• _EXERCISE DETAILS_
Translate this sentence from the patent claims below into Spanish: "A wire stranding machine as set forth in claim 2, wherein said last-mentioned means comprises a plurality of bushes extending around each of said ropes, said bushes being spaced lengthwise of said ropes and having openings therethrough for receiving said wires."

• _SOURCE TEXT_
2. A wire stranding machine as set forth in claim 1, wherein at
least one of said tracks comprises a pair of metal ropes in
side-by-side relation and further comprising means for guiding said
wires along said ropes and for maintaining said ropes in spaced
relation to each other.
3. A wire stranding machine as set forth in claim 2, wherein said
last-mentioned means comprises a plurality of bushes extending
around each of said ropes, said bushes being spaced lengthwise of
said ropes and having openings therethrough for receiving said
wires.
4. A wire stranding machine as set forth in claim 1, wherein said
elastic means comprises at one end of each track means, a tension
applying member movably mounted on one of said twisting means and
means for securing the track means to said member, an elastic
member acting between said tension applying member and said one
twisting means to urge said tension applying member in a first
direction which tends to elongate the track means and stop means
for limiting movement of said tension applying member in a second
opposite direction.
5. A wire stranding machine as set forth in claim 4, wherein said
tension applying member comprises a pulley rotatably mounted on the
twisting means and having a race receiving the track means, said
elastic member is spring means acting between the twisting means
and said pulley to urge said pulley to rotate in a direction which
tends to elongate the track means and said stop means comprises an
abutment on said pulley engageable with a portion of the twisting
means.

• _RECORDED INFORMATION_
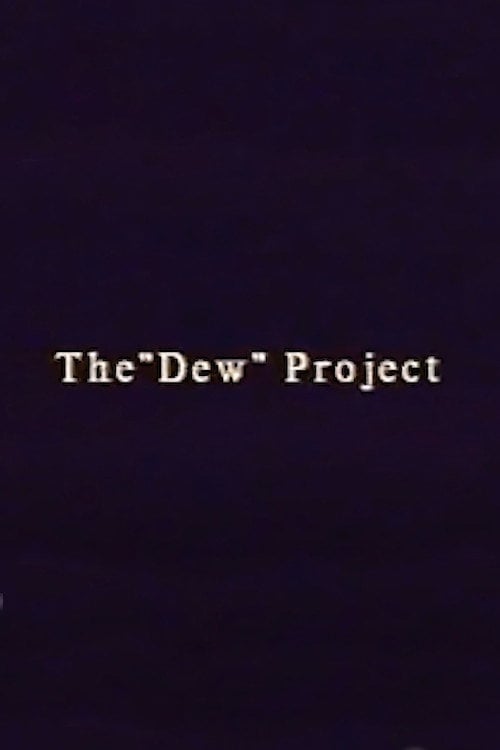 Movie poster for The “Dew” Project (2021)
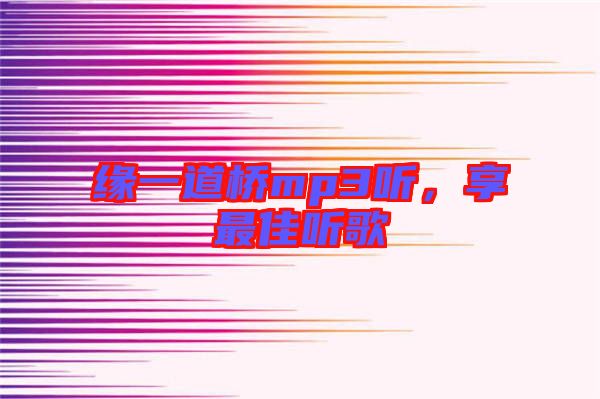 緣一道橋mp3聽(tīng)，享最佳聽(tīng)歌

* * *

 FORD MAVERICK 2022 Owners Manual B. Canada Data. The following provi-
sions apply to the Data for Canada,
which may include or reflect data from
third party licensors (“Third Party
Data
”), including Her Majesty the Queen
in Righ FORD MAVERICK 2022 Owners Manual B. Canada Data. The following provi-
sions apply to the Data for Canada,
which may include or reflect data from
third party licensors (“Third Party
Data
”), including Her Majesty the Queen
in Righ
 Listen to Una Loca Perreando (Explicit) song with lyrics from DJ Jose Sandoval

* * *

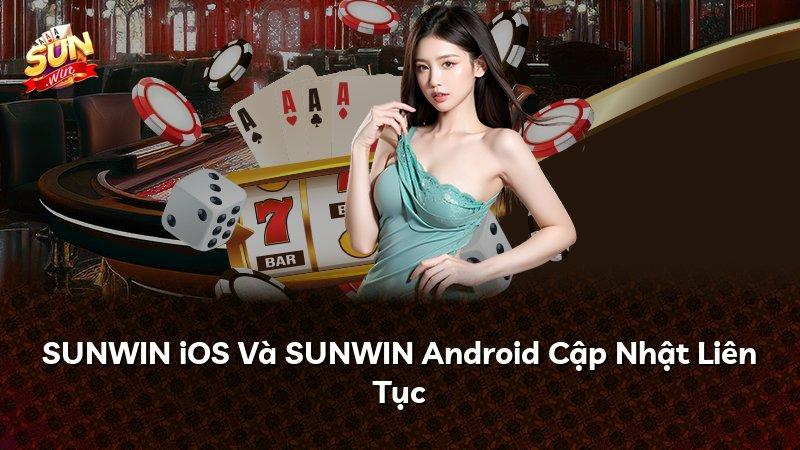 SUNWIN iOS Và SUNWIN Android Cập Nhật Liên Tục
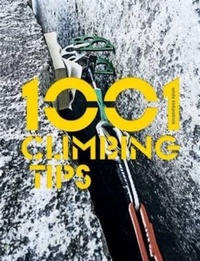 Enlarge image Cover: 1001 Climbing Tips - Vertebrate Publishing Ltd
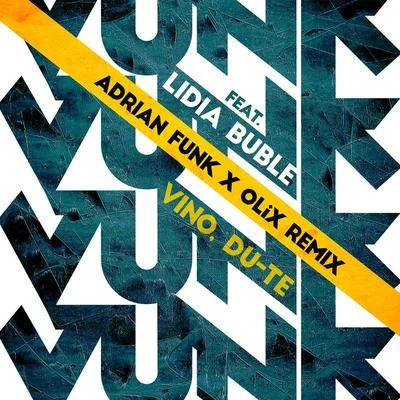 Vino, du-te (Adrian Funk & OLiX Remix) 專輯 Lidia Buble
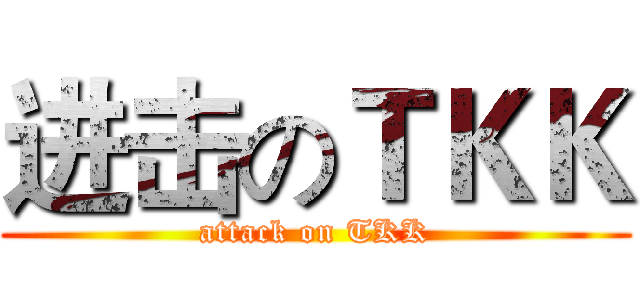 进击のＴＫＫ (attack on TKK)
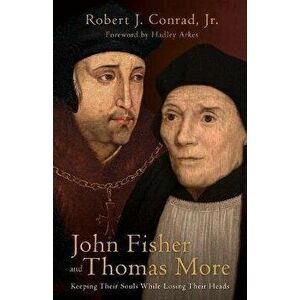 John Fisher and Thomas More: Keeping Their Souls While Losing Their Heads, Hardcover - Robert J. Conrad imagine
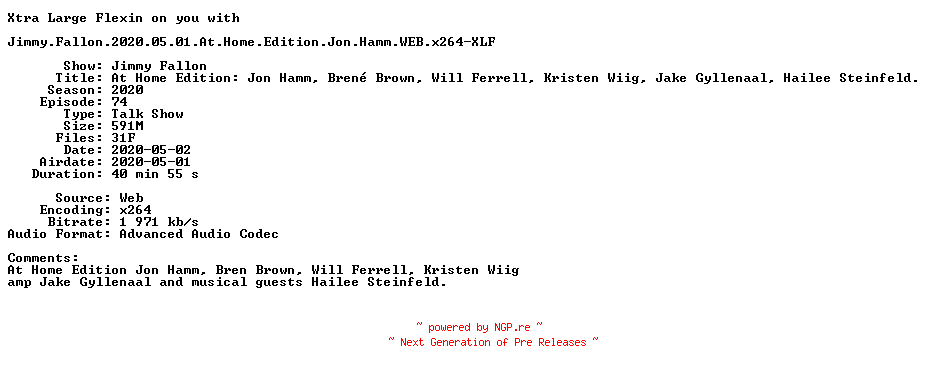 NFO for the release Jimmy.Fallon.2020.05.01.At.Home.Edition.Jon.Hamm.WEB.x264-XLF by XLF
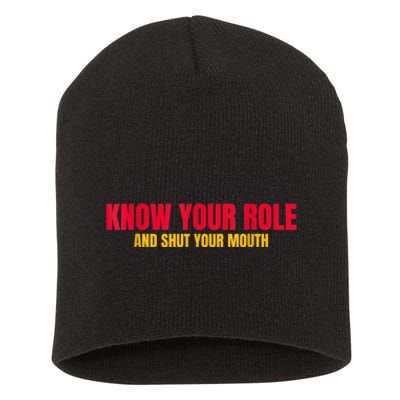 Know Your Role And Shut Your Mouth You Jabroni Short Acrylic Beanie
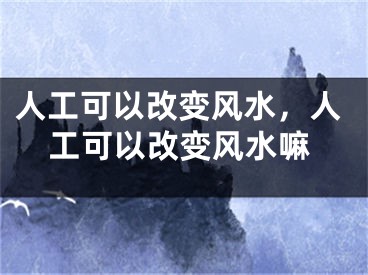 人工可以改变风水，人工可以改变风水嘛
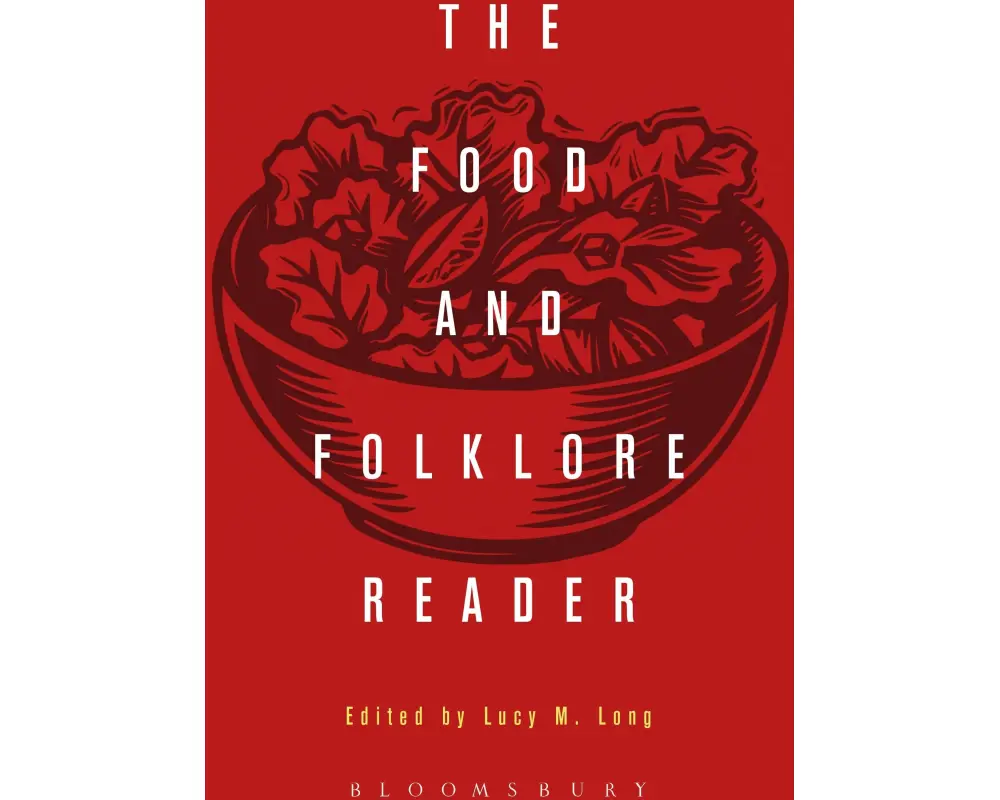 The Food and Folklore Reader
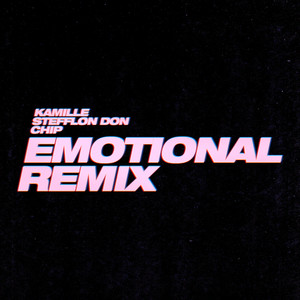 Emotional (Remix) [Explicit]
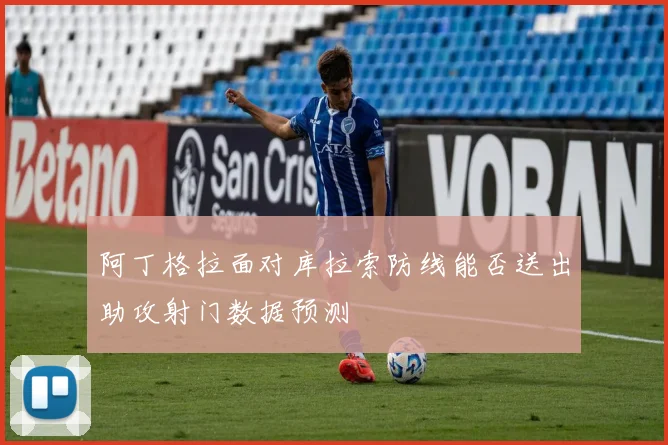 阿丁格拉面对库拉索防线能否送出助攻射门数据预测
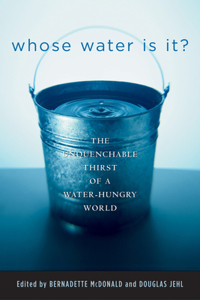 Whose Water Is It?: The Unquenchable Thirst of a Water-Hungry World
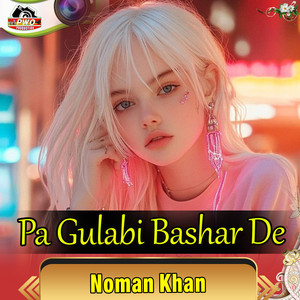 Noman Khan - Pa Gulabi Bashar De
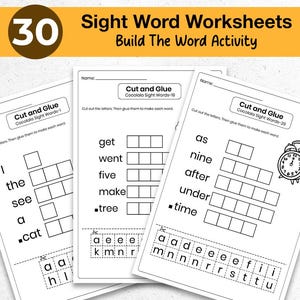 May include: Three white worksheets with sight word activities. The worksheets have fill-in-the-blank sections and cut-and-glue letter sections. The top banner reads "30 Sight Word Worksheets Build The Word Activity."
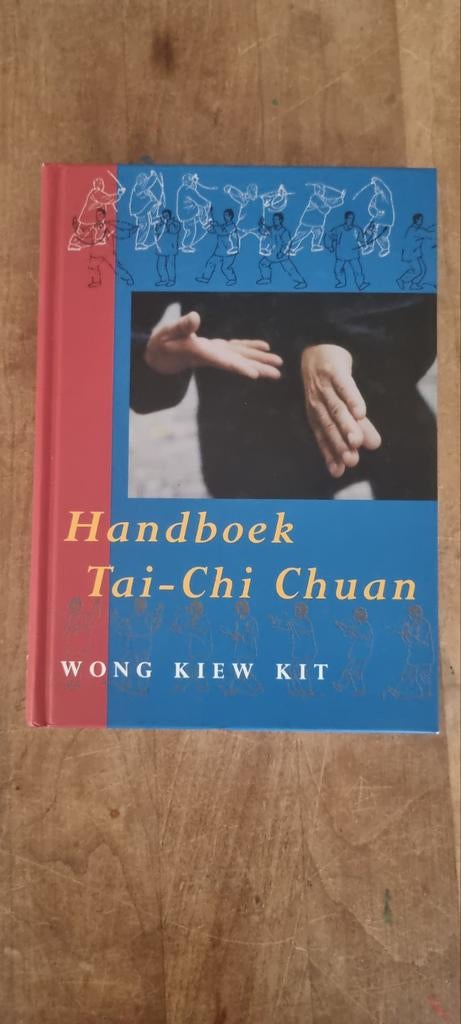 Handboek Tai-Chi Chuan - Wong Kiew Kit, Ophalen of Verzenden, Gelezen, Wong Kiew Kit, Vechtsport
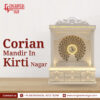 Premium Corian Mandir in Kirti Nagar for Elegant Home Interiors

• _ANSWER TO THE EXERCISE_
Una máquina de trenzado de alambres según la reivindicación 2, en la que dichos medios mencionados en último lugar comprenden una pluralidad de casquillos que se extienden alrededor de cada uno de dichos cables, estando dichos casquillos espaciados a lo largo de dichos cables y teniendo aberturas a través de ellos para recibir dichos alambres.